_Activity_. When you copy from the entries that follow, take only the lines from the one with "The Story of Halloween" down to the one with "A Husband and a Farm in Rhodesia", keeping both ends and dropping every picture.

_Input_.
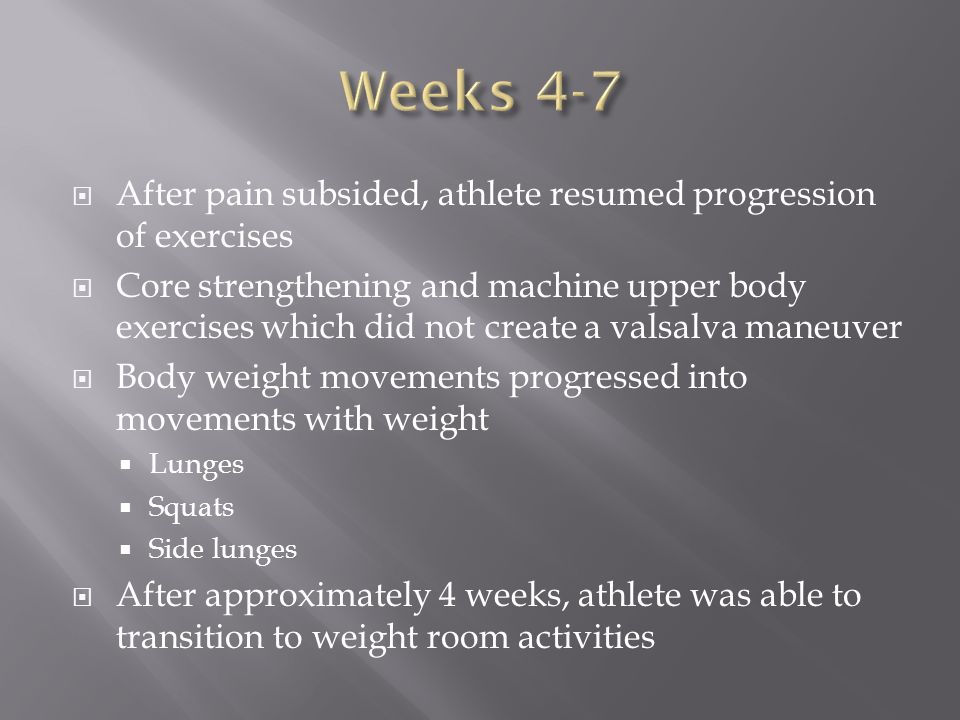 Weeks 4-7 After pain subsided, athlete resumed progression of exercises.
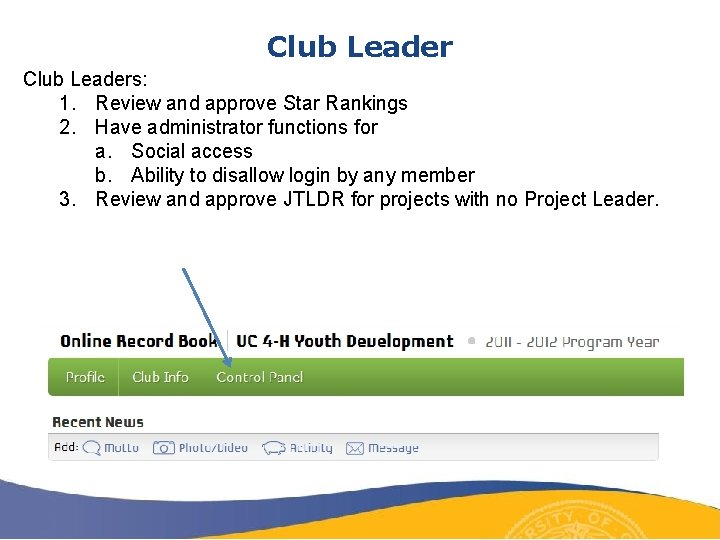 Club Leaders: 1. Review and approve Star Rankings 2. Have administrator functions for a.
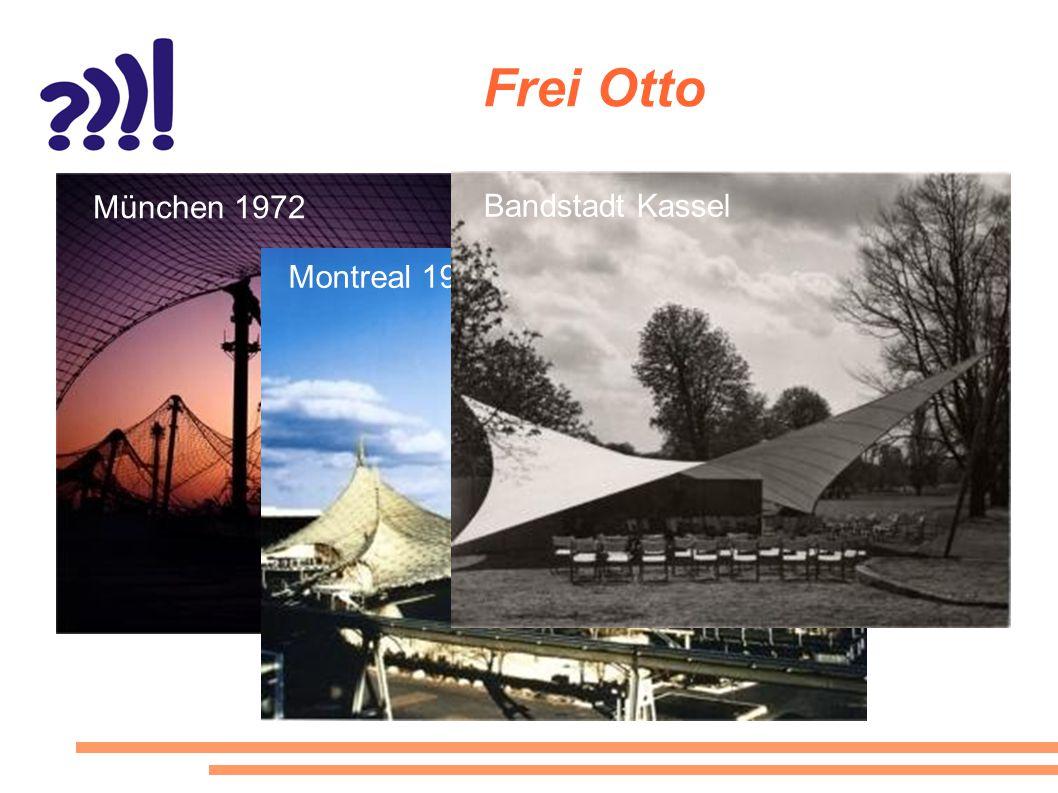 Frei Otto München 1972 Montreal 1967 Bandstadt Kassel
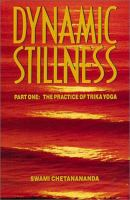 Dynamic Stillness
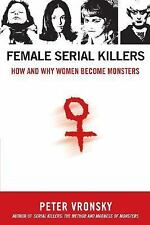 Female Serial Killers : How and Why Women Become Monsters by Peter Vronsky...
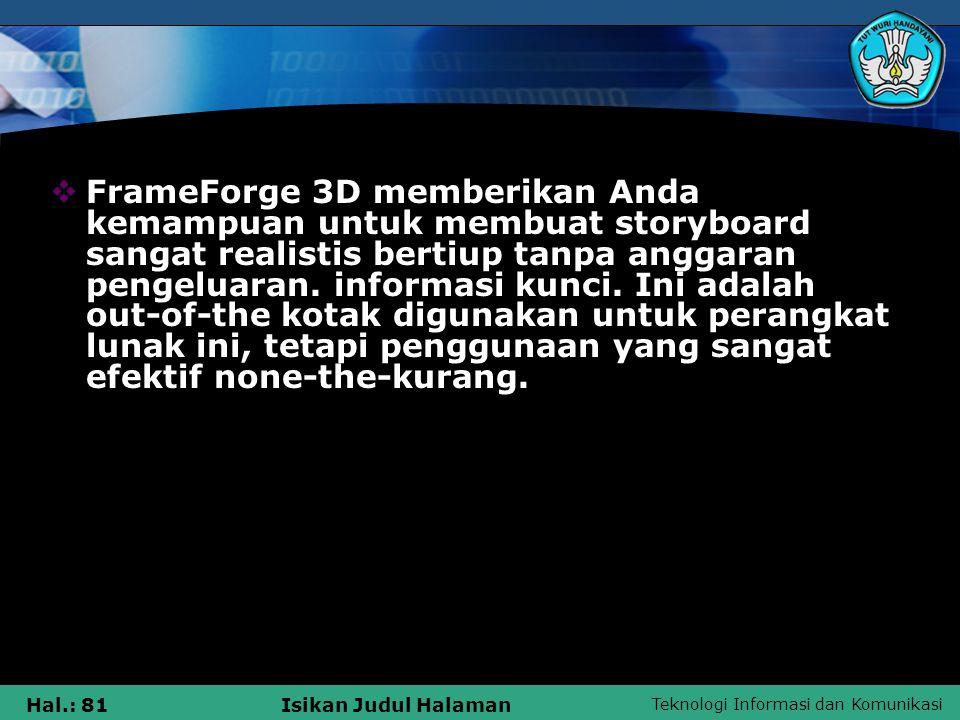 Teknologi Informasi dan Komunikasi Hal.: 81Isikan Judul Halaman  FrameForge 3D memberikan Anda kemampuan untuk membuat storyboard sangat realistis be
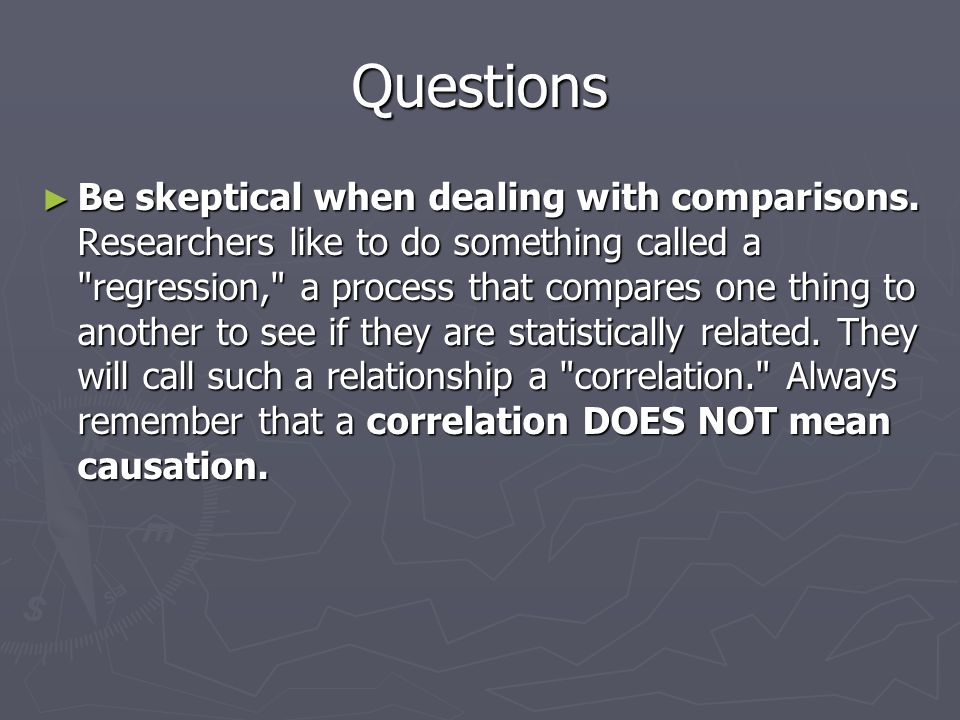 Questions ► Be skeptical when dealing with comparisons.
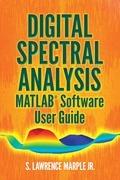 Digital Spectral Analysis MATLAB® Software User Guide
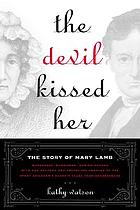 The devil kissed her : the story of Mary Lamb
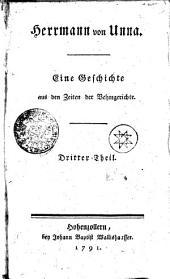 Herrmann von Unna. Eine Geschichte aus den Zeiten der Vehmgerichte: Dritter Theil, Band 3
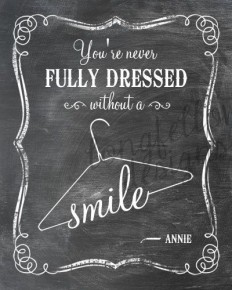 You're Never Fully Dressed Without A Smile - Lyrics From Annie - Vertical Print - Choose Chalkboard Look Print or Kraft Look Print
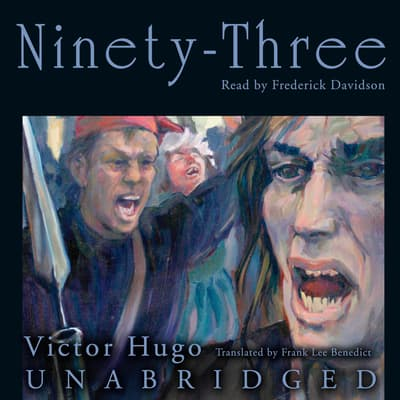Ninety-Three by Victor Hugo audiobook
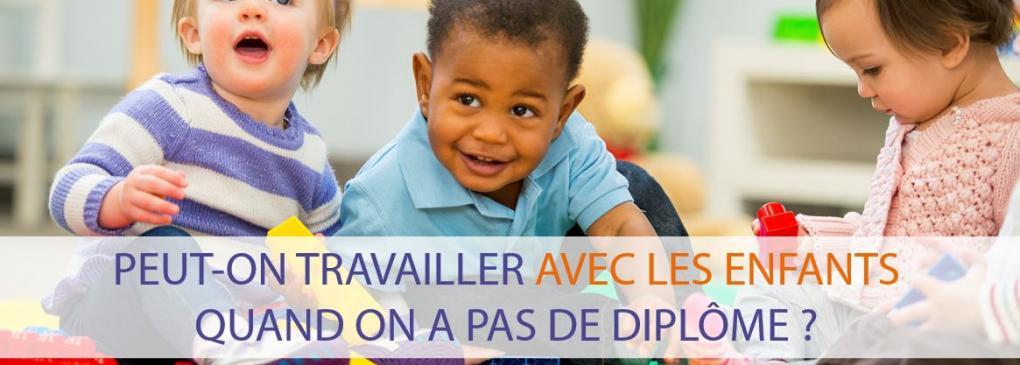 Travailler Avec Les Enfants Sans Diplome C Est Possible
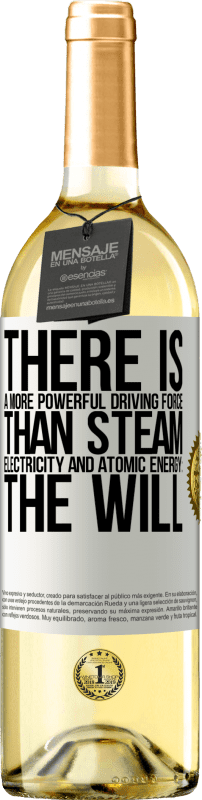 24,95 € Free Shipping | White Wine WHITE Edition There is a more powerful driving force than steam, electricity and atomic energy: The will White Label. Customizable label Young wine Harvest 2020 Verdejo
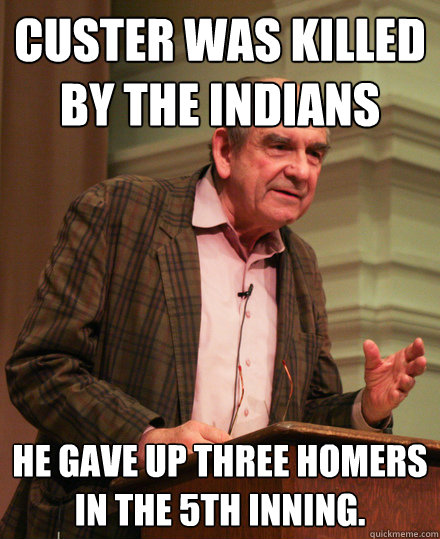 custer was killed by the indians he gave up three homers in the 5th inning.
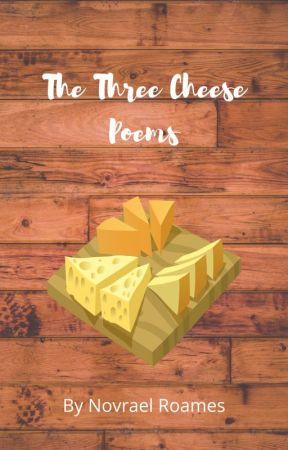 The Three Cheese Poems by doggo038
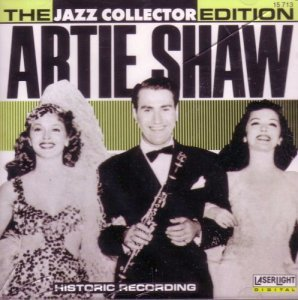 Artie Shaw - The Jazz Collector Edition: Artie Shaw (1990)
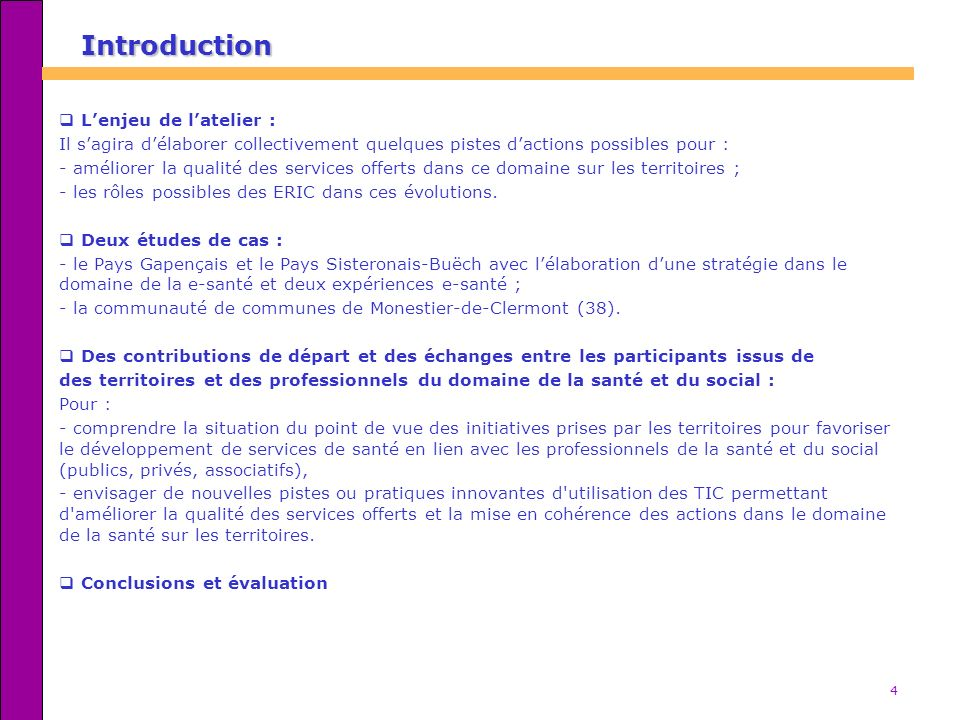 Introduction L'enjeu de l'atelier :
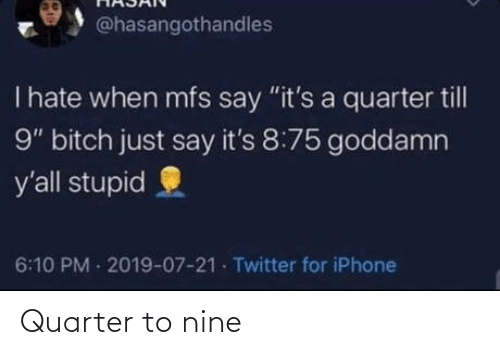 """stupid: @hasangothandles  T hate when mfs say """"it's a quarter till  9"""" bitch just say it's 8:75 goddamn  y'all stupid  6:10 PM 2019-07-21 Twitter for iPhone Quarter to nine"""
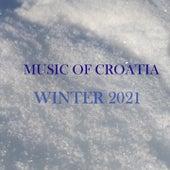 Music of Croatia - Winter 2021 by Lea Dekleva, Melita Lovričević, Suzana Horvat, Rakete, Mayales, Hladno pivo, Marei, Noelle, Neno Belan, Dimitrije Dimitrijević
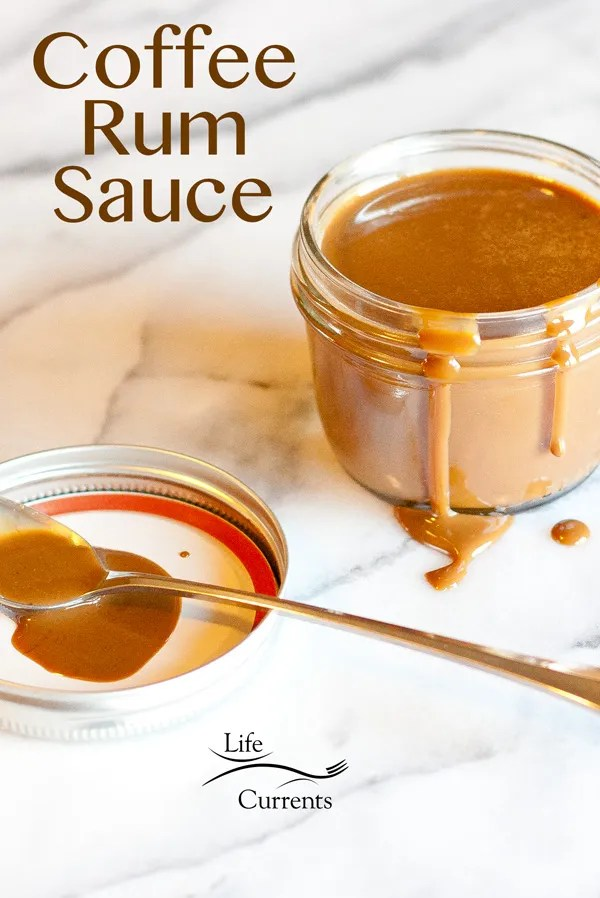 Coffee Rum Sauce - super easy to make, and delicious to eat!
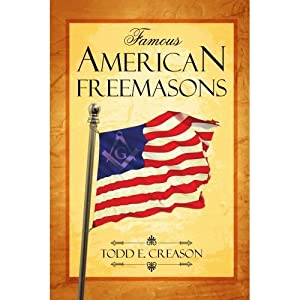 Famous American Freemasons: Volume I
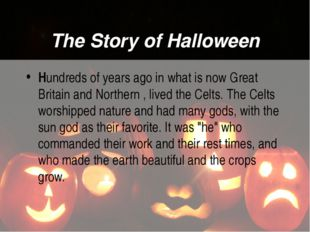 The Story of Halloween Hundreds of years ago in what is now Great Britain and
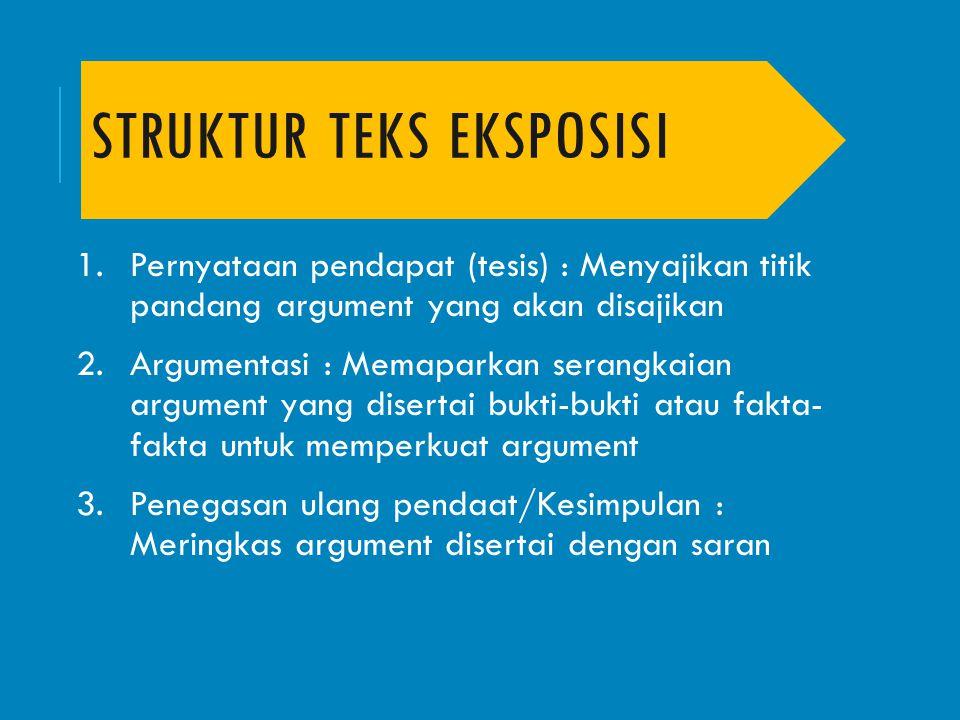 Struktur Teks Eksposisi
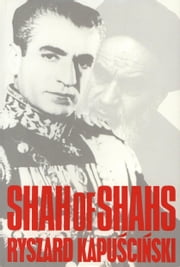 Shah of Shahs ebook by Ryzard Kapuscinski
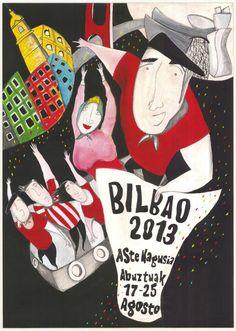 """Cartel presetnado para concurso """"Aste Nagusia 2013"""", Fiesta Mayor de Bilbao."""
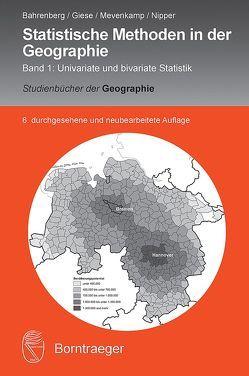 Statistische Methoden in der Geographie von Bahrenberg,  Gerhard, Giese,  Ernst, Mevenkamp,  Nils, Nipper,  Josef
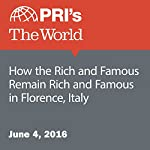How the Rich and Famous Remain Rich and Famous in Florence, Italy | David Leveille,Nadia Spock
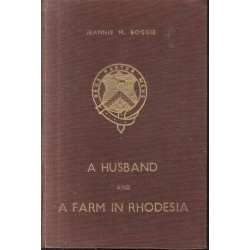 A Husband and a Farm in Rhodesia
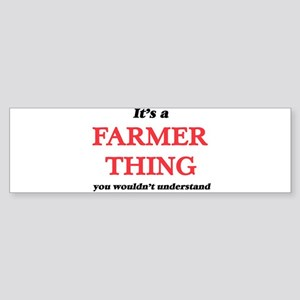 It's a Farmer thing, you wouldn Bumper Sticker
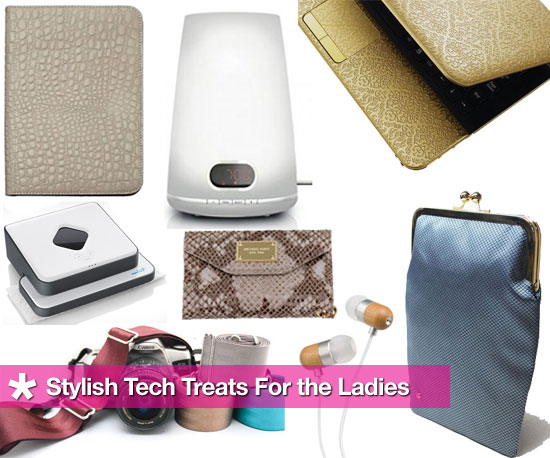 Tech Treats For the Ladies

_Your solution_.
 The Story of Halloween Hundreds of years ago in what is now Great Britain and
 Struktur Teks Eksposisi
 Shah of Shahs ebook by Ryzard Kapuscinski
 """Cartel presetnado para concurso """"Aste Nagusia 2013"""", Fiesta Mayor de Bilbao."""
 Statistische Methoden in der Geographie von Bahrenberg,  Gerhard, Giese,  Ernst, Mevenkamp,  Nils, Nipper,  Josef
How the Rich and Famous Remain Rich and Famous in Florence, Italy | David Leveille,Nadia Spock
 A Husband and a Farm in Rhodesia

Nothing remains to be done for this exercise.